Drinking alcohol, even in moderation, raises the risk of cancer, a study has found using an innovative method to test this old question. The extent of the extra risk depends on genetics, and possibly other factors, but it looks like old excuses about how “a little is good for you” probably don't apply.
Few would dispute heavy drinking is bad for the health, and that includes a raised risk of certain cancers. However, there is a long-running debate as to whether even the occasional tipple comes with an increased risk compared to not drinking at all. An alternative theory proposes a “u-shaped” graph for many health risks, with moderate drinkers having lower risks than either heavy drinkers or complete abstainers.
Numerous studies over the years have produced conflicting results on this question, partly because there are so many confounding factors. People who don't drink aren't a random subset of the population and often differ from moderate drinkers in other ways that may affect their risk. Dr Pek Kei Im of Oxford Population Health and co-authors chose to look at a specific group of non-drinkers who are likely to have fewer confounding factors, and reports in International Journal of Cancer they reap the benefit.
Overall, male non-drinkers have a 14 percent lower risk of getting cancer, the study found, and a 31 percent reduced risk of specific cancers previous studies have linked to alcohol, such as colon, esophagus, and liver.
Most people who don't drink do so for religious reasons or because they or someone close to them previously struggled with addiction. Their inclusion in studies, particularly people who once had a drinking problem, can interfere with comparisons. Consequently, the team looked at a sample of Chinese people who have a genetic intolerance for alcohol, figuring they were less likely to differ from the general population in factors such as diet.
Two gene variants (alleles) common in East Asia interfere with the production of enzymes that detoxify alcohol, causing acetaldehyde to build up in the blood after drinking. Most people with these genes find alcohol consumption less pleasant than the rest of the population, and so do it rarely or not at all. For the few who drink anyway, acetaldehyde, a known carcinogen, is suspected to add to their risk.

Task statement: Can you carry on the article about alcohol and cancer risk, picking up after its last sentence? The material that comes next isn't needed for anything here.

Extracted data:
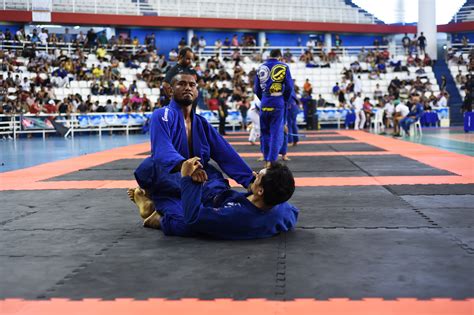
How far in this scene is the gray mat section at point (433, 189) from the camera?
657 centimetres

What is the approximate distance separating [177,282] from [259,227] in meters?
1.15

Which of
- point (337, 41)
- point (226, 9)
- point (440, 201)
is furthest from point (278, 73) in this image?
point (337, 41)

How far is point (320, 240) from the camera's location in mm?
4195

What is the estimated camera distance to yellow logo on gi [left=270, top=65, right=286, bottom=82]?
9.01 meters

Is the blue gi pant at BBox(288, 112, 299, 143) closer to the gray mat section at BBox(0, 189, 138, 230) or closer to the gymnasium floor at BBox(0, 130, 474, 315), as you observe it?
the gymnasium floor at BBox(0, 130, 474, 315)

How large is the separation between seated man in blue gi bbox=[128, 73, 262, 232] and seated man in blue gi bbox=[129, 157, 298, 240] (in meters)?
0.14

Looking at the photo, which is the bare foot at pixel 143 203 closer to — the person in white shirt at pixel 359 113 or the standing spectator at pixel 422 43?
the person in white shirt at pixel 359 113

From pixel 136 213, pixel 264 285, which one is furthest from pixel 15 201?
pixel 264 285

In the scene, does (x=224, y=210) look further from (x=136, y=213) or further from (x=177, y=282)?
(x=136, y=213)

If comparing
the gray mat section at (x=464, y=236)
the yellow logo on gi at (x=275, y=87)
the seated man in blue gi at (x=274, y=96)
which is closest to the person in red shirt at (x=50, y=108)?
the seated man in blue gi at (x=274, y=96)

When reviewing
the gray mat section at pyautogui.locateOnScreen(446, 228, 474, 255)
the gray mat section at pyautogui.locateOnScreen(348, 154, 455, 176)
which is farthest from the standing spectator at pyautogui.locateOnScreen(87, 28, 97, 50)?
the gray mat section at pyautogui.locateOnScreen(446, 228, 474, 255)

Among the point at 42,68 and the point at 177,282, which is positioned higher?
the point at 42,68

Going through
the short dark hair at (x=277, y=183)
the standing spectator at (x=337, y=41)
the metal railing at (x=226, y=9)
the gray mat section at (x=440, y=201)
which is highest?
the metal railing at (x=226, y=9)

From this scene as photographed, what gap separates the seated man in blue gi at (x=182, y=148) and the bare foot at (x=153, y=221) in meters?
0.06
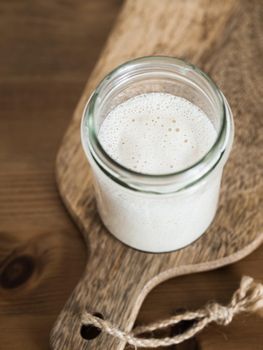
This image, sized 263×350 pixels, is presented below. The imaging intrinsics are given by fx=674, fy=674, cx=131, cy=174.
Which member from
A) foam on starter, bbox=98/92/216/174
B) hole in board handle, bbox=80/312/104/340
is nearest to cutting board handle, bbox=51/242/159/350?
hole in board handle, bbox=80/312/104/340

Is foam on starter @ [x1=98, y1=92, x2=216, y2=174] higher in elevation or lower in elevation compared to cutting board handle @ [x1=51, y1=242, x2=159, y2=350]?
higher

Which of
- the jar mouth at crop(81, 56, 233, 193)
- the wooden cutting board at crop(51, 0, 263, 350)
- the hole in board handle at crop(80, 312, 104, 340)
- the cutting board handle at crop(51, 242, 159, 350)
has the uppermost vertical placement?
the jar mouth at crop(81, 56, 233, 193)

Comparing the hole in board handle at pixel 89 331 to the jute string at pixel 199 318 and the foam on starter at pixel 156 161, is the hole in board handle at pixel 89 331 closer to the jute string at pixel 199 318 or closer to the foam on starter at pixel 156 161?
the jute string at pixel 199 318

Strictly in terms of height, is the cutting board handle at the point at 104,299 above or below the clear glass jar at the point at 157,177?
below

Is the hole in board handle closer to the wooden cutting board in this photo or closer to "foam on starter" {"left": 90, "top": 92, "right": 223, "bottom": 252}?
the wooden cutting board

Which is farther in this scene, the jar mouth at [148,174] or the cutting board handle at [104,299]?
the cutting board handle at [104,299]

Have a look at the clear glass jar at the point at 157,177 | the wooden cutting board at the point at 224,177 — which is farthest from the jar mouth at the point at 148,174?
the wooden cutting board at the point at 224,177
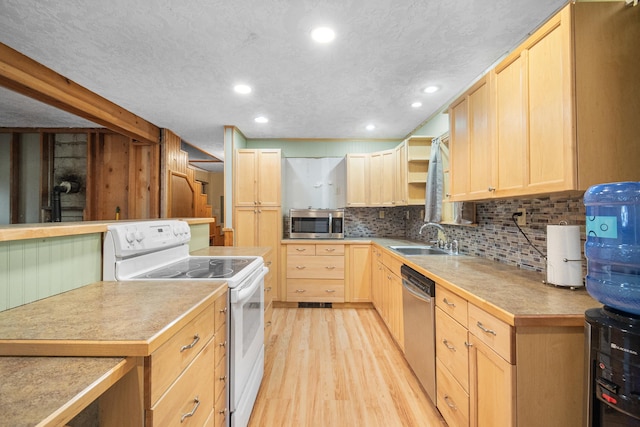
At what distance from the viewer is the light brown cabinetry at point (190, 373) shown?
748 mm

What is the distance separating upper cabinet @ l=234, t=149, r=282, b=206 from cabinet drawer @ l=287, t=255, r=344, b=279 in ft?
2.75

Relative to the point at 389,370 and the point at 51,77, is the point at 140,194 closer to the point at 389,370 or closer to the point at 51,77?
the point at 51,77

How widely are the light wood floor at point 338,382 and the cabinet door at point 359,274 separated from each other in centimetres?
59

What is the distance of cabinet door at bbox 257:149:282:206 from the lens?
3.74 m

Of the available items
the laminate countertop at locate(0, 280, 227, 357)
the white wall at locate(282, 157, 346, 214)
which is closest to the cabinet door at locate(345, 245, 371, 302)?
the white wall at locate(282, 157, 346, 214)

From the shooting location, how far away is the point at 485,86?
1.69 m

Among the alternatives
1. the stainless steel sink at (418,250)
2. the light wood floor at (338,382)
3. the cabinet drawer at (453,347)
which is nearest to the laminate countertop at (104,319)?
the light wood floor at (338,382)

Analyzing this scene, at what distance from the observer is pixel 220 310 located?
4.08 feet

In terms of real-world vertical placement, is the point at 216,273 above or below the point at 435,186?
below

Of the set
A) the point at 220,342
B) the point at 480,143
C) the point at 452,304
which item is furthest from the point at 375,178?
the point at 220,342

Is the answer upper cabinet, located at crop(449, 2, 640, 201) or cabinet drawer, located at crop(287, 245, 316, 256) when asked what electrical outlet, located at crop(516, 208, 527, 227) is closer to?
upper cabinet, located at crop(449, 2, 640, 201)

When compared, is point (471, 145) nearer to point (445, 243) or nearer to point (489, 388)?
point (445, 243)

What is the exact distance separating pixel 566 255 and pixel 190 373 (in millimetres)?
1723

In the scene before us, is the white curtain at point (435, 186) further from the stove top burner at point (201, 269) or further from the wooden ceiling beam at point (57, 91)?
the wooden ceiling beam at point (57, 91)
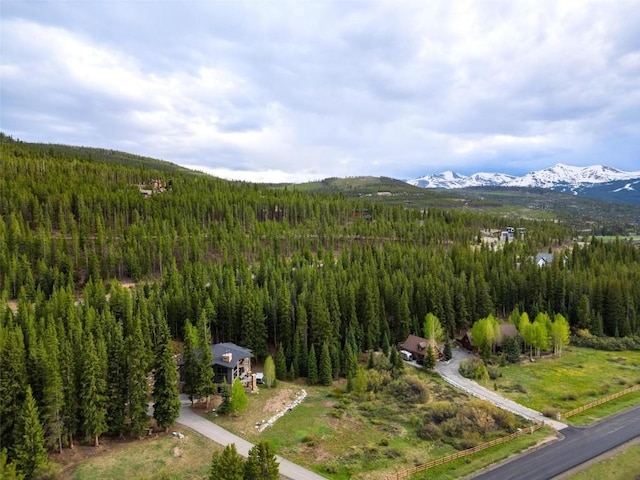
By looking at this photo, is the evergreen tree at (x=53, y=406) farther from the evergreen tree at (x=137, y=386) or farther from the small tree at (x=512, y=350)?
the small tree at (x=512, y=350)

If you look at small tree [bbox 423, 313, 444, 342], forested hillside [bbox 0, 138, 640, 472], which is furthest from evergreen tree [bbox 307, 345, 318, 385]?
small tree [bbox 423, 313, 444, 342]

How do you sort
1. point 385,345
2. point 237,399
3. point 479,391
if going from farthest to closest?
point 385,345 < point 479,391 < point 237,399

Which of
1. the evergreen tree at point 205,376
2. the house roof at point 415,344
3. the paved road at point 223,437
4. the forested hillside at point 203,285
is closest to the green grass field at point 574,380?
the house roof at point 415,344

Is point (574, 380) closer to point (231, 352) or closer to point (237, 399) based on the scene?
point (237, 399)

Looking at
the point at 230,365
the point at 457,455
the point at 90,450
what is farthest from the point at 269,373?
the point at 457,455

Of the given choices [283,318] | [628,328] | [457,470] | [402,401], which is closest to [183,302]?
[283,318]

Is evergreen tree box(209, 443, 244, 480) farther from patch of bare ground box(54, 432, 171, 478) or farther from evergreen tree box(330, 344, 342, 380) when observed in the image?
evergreen tree box(330, 344, 342, 380)
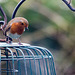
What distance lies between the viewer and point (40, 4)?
4922mm

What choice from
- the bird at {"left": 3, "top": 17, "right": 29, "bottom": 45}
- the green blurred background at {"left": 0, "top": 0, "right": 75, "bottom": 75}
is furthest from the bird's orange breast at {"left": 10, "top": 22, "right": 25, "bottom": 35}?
the green blurred background at {"left": 0, "top": 0, "right": 75, "bottom": 75}

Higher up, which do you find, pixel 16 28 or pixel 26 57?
pixel 16 28

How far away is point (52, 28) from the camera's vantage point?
4977 mm

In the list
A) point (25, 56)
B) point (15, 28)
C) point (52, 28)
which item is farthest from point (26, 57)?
point (52, 28)

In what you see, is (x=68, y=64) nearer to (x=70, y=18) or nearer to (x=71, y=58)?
(x=71, y=58)

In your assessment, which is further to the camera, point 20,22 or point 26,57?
point 26,57

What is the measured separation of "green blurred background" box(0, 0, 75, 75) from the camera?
4859 mm

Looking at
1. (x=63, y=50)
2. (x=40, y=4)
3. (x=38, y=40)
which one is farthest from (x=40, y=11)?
(x=63, y=50)

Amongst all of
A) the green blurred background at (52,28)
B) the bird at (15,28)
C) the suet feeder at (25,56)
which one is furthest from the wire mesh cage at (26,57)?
the green blurred background at (52,28)

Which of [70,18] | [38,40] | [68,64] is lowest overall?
[68,64]

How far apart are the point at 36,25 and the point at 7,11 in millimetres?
555

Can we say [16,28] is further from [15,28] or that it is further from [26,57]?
[26,57]

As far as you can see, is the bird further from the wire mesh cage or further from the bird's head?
the wire mesh cage

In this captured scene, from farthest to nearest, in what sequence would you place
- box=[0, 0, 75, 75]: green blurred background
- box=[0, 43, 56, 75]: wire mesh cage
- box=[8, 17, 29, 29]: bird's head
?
1. box=[0, 0, 75, 75]: green blurred background
2. box=[8, 17, 29, 29]: bird's head
3. box=[0, 43, 56, 75]: wire mesh cage
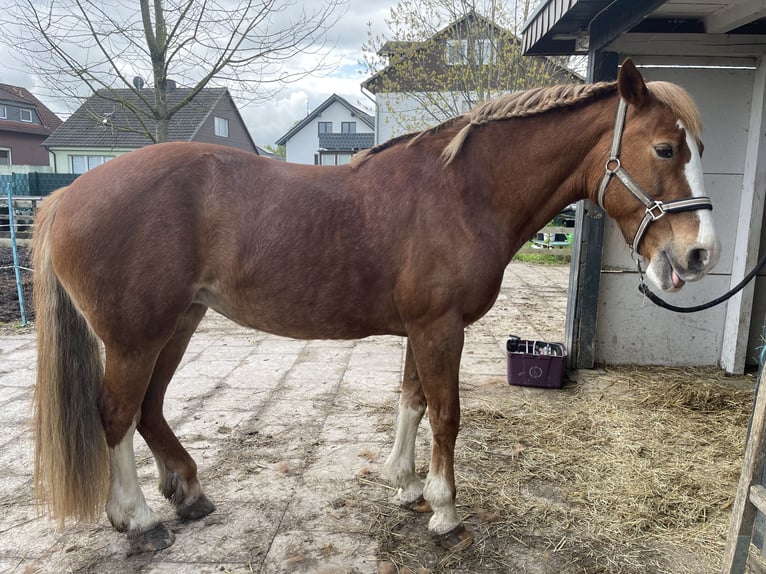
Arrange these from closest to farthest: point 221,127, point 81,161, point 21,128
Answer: point 81,161 < point 221,127 < point 21,128

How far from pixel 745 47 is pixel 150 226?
4464 mm

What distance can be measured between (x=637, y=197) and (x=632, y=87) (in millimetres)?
409

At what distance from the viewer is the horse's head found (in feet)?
5.89

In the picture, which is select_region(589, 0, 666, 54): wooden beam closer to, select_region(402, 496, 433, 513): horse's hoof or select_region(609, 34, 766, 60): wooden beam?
select_region(609, 34, 766, 60): wooden beam

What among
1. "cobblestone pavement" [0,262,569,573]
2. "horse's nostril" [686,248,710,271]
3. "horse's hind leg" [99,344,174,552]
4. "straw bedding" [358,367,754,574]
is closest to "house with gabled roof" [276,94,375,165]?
"cobblestone pavement" [0,262,569,573]

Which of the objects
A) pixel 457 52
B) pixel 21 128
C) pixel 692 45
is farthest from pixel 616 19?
pixel 21 128

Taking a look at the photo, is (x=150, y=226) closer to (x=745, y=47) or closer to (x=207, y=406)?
(x=207, y=406)

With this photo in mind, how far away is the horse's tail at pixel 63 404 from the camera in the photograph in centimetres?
205

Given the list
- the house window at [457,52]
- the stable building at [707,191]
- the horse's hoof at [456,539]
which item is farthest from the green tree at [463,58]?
the horse's hoof at [456,539]

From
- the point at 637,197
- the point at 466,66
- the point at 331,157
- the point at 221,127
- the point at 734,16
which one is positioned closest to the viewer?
the point at 637,197

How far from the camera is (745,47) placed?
3869mm

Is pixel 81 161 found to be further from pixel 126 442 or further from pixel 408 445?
pixel 408 445

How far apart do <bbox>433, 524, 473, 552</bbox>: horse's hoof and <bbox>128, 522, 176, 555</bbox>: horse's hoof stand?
45.2 inches

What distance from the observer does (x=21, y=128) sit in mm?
27250
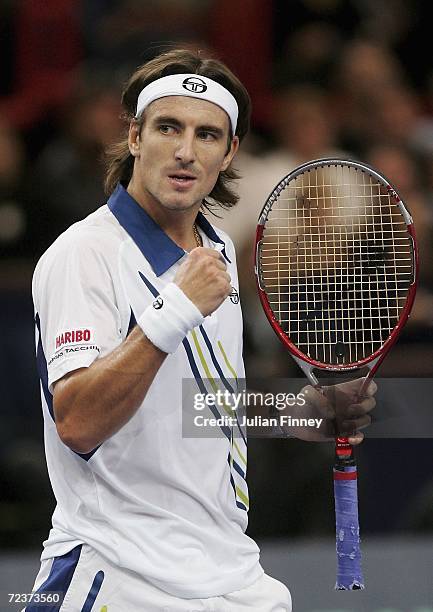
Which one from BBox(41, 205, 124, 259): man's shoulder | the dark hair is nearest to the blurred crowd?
the dark hair

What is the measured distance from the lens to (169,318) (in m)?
1.80

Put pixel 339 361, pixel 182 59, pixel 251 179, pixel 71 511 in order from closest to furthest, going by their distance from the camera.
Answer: pixel 71 511, pixel 182 59, pixel 339 361, pixel 251 179

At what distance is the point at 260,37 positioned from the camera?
3.17 metres

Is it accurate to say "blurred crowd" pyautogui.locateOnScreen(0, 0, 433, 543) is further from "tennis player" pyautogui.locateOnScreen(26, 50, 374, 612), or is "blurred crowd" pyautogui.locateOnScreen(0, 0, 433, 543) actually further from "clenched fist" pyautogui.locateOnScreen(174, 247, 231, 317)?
"clenched fist" pyautogui.locateOnScreen(174, 247, 231, 317)

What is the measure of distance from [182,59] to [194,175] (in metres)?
0.24

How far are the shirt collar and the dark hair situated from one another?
0.55ft

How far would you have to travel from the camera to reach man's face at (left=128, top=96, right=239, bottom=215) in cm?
202

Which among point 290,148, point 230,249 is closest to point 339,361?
point 230,249

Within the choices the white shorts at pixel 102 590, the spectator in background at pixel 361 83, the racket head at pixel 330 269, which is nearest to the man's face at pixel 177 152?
the racket head at pixel 330 269

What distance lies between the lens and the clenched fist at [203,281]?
184 cm

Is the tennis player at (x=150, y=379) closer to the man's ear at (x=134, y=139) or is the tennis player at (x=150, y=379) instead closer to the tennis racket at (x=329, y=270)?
the man's ear at (x=134, y=139)

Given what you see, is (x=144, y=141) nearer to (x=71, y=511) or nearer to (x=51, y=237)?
(x=71, y=511)

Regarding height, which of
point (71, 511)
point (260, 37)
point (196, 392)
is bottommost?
point (71, 511)

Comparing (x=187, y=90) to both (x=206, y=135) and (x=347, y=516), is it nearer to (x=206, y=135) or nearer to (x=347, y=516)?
(x=206, y=135)
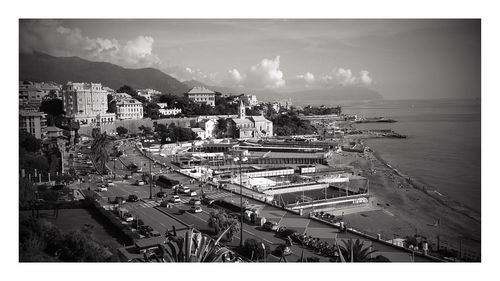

Answer section:
Im and co-authors looked for the ALDH2 and ADH1B alleles in DNA from 150,000 people deposited in the China Kadoorie Biobank and compared these with responses to questions about drinking habits and 11 years of health insurance records.
Only 1 percent of men with one allele of the ALDH2 gene in the study drank regularly, compared to 46 percent of those with a different allele, and their cancer rates were correspondingly lower. However, it appears that for those lacking the alcohol-destroying enzymes, acetaldehyde increases their risk of cancer relative to other drinkers. With so few drinkers among those with the relevant alleles, this observation is more tentative.
“These findings indicate that alcohol directly causes several types of cancer, and that these risks may be increased further in people with inherited low alcohol tolerability who cannot properly metabolise alcohol,” Im said in an emailed statement.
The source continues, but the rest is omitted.